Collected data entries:

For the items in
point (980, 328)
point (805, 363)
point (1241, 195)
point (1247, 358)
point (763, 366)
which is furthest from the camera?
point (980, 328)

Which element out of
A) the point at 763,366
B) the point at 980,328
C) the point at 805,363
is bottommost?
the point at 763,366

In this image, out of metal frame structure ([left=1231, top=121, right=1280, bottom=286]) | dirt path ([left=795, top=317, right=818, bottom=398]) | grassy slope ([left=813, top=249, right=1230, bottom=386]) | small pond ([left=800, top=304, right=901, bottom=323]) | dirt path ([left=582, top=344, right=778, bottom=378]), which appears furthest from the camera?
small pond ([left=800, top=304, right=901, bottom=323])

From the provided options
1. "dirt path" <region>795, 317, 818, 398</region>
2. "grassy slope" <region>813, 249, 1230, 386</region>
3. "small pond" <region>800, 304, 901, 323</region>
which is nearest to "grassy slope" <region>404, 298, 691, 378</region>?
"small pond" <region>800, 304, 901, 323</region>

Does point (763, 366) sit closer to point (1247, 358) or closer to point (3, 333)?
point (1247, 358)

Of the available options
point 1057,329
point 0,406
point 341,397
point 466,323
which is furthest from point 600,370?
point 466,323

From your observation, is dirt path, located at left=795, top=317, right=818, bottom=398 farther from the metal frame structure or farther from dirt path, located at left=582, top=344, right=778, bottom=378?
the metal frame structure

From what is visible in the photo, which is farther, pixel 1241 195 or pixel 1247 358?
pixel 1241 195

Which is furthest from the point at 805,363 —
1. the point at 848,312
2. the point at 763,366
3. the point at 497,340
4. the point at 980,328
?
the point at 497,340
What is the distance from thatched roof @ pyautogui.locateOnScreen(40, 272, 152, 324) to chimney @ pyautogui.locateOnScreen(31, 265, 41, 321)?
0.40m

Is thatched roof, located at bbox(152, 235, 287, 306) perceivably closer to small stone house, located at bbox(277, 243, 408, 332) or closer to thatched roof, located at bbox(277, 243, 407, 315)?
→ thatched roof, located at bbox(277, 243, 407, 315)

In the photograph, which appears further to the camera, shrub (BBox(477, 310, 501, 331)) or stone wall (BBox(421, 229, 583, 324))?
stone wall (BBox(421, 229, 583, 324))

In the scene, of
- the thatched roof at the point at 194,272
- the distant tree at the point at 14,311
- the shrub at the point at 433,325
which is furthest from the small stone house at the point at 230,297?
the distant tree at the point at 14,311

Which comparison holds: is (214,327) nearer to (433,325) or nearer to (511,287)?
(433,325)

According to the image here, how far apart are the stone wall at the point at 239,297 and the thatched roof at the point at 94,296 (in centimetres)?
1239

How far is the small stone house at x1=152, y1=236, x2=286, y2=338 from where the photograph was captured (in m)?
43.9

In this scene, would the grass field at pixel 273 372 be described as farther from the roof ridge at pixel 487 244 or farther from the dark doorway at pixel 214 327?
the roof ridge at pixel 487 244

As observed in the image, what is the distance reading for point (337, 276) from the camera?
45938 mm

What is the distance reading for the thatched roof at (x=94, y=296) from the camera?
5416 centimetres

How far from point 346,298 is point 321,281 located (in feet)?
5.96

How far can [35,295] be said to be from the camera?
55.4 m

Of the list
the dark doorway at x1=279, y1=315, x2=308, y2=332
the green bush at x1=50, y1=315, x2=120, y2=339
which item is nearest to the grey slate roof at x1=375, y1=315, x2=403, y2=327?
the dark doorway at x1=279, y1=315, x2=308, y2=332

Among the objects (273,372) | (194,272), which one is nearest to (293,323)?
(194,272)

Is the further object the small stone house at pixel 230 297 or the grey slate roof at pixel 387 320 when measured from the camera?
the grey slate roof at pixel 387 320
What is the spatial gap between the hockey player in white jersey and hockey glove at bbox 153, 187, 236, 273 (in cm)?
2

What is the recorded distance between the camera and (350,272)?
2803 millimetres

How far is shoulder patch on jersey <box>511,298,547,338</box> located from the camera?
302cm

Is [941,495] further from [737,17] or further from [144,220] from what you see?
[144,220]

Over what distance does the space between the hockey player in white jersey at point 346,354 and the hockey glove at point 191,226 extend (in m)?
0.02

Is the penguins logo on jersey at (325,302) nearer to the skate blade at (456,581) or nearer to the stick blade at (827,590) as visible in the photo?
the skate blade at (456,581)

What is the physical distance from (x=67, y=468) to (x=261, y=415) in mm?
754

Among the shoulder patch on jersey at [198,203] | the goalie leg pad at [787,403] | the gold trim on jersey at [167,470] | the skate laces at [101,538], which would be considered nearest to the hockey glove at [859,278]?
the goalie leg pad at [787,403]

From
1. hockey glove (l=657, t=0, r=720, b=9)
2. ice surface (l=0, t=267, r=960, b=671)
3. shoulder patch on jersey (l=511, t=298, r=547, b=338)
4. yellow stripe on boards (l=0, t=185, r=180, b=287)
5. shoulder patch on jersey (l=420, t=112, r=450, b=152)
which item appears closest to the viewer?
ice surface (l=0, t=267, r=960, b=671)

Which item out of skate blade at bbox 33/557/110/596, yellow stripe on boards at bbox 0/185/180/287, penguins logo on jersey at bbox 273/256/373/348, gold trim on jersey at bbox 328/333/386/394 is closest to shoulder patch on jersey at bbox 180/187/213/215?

**Work to complete**
Without leaving anything out, give the entries again exactly.

**Task output**
For the items in
point (980, 328)
point (805, 363)
point (1241, 195)
point (1247, 358)
point (763, 366)
which is furthest from the camera?
point (980, 328)

Which element out of
A) the point at 763,366
B) the point at 980,328
C) the point at 805,363
is bottommost?
the point at 763,366

In this image, out of metal frame structure ([left=1231, top=121, right=1280, bottom=286]) | dirt path ([left=795, top=317, right=818, bottom=398]) | grassy slope ([left=813, top=249, right=1230, bottom=386]) | small pond ([left=800, top=304, right=901, bottom=323]) | dirt path ([left=582, top=344, right=778, bottom=378]), which appears furthest from the camera?
small pond ([left=800, top=304, right=901, bottom=323])

From the provided options
1. "dirt path" <region>795, 317, 818, 398</region>
2. "grassy slope" <region>813, 249, 1230, 386</region>
3. "small pond" <region>800, 304, 901, 323</region>
which is nearest to "grassy slope" <region>404, 298, 691, 378</region>?
"small pond" <region>800, 304, 901, 323</region>

Does point (763, 366) sit closer to point (1247, 358) or closer to point (3, 333)?
point (1247, 358)

Of the available options
point 1057,329
point 0,406
point 341,397
point 466,323
which is furthest from point 600,370?
point 466,323

From your observation, is dirt path, located at left=795, top=317, right=818, bottom=398 farther from the metal frame structure or farther from dirt path, located at left=582, top=344, right=778, bottom=378?
the metal frame structure

From what is visible in the photo, which is farther, pixel 1241 195 or pixel 1247 358?
pixel 1241 195

Which is furthest from the point at 805,363 —
1. the point at 848,312
2. the point at 763,366
3. the point at 497,340
4. the point at 980,328
?
the point at 497,340
What is the distance from thatched roof @ pyautogui.locateOnScreen(40, 272, 152, 324) to chimney @ pyautogui.locateOnScreen(31, 265, 41, 321)?
0.40m

Is thatched roof, located at bbox(152, 235, 287, 306) perceivably closer to small stone house, located at bbox(277, 243, 408, 332) or closer to thatched roof, located at bbox(277, 243, 407, 315)?
→ thatched roof, located at bbox(277, 243, 407, 315)

In the photograph, which appears further to the camera, shrub (BBox(477, 310, 501, 331)) or stone wall (BBox(421, 229, 583, 324))?
stone wall (BBox(421, 229, 583, 324))

In the scene, of
- the thatched roof at the point at 194,272
- the distant tree at the point at 14,311
- the shrub at the point at 433,325
which is furthest from the small stone house at the point at 230,297?
the distant tree at the point at 14,311

Which comparison holds: is (214,327) nearer to (433,325) or nearer to (511,287)?
(433,325)

According to the image here, how far apart are the stone wall at the point at 239,297 and the thatched roof at the point at 94,296 (in centimetres)?
1239

How far is the small stone house at x1=152, y1=236, x2=286, y2=338 from where the photograph was captured (in m)?
43.9

In this scene, would the grass field at pixel 273 372 be described as farther from the roof ridge at pixel 487 244 or farther from the dark doorway at pixel 214 327?
the roof ridge at pixel 487 244

As observed in the image, what is the distance reading for point (337, 276) from the camera?
45938 mm

What is the distance reading for the thatched roof at (x=94, y=296) from the camera?
5416 centimetres

How far from point 346,298 is point 321,281 located (in feet)?
5.96

How far can [35,295] be said to be from the camera?
55.4 m

Of the list
the dark doorway at x1=279, y1=315, x2=308, y2=332
the green bush at x1=50, y1=315, x2=120, y2=339
which item is nearest to the grey slate roof at x1=375, y1=315, x2=403, y2=327?
the dark doorway at x1=279, y1=315, x2=308, y2=332

Among the objects (273,372) | (194,272), which one is nearest to (293,323)?
(194,272)

Is the further object the small stone house at pixel 230 297 or the grey slate roof at pixel 387 320 when measured from the camera?
the grey slate roof at pixel 387 320
What is the spatial gap between the hockey player in white jersey and hockey glove at bbox 153, 187, 236, 273 (in cm)?
2

What is the recorded distance between the camera and (350,272)?
2803 millimetres

How far is shoulder patch on jersey <box>511,298,547,338</box> located from the camera?
302cm

Is [941,495] further from [737,17] or further from [144,220] from what you see?
[144,220]

Over what distance does the space between the hockey player in white jersey at point 346,354 and the hockey glove at point 191,226 extend (in m)?
0.02

Is the penguins logo on jersey at (325,302) nearer to the skate blade at (456,581) or nearer to the stick blade at (827,590) as visible in the photo?
the skate blade at (456,581)

What is the physical distance from (x=67, y=468) to (x=261, y=415) in mm?
754

Among the shoulder patch on jersey at [198,203] | the goalie leg pad at [787,403] | the gold trim on jersey at [167,470] | the skate laces at [101,538], which would be considered nearest to the hockey glove at [859,278]?
the goalie leg pad at [787,403]

From
1. hockey glove (l=657, t=0, r=720, b=9)
2. ice surface (l=0, t=267, r=960, b=671)
3. shoulder patch on jersey (l=511, t=298, r=547, b=338)
4. yellow stripe on boards (l=0, t=185, r=180, b=287)
5. shoulder patch on jersey (l=420, t=112, r=450, b=152)
which item appears closest to the viewer?
ice surface (l=0, t=267, r=960, b=671)

Which item out of skate blade at bbox 33/557/110/596, yellow stripe on boards at bbox 0/185/180/287, penguins logo on jersey at bbox 273/256/373/348, gold trim on jersey at bbox 328/333/386/394 is closest to shoulder patch on jersey at bbox 180/187/213/215?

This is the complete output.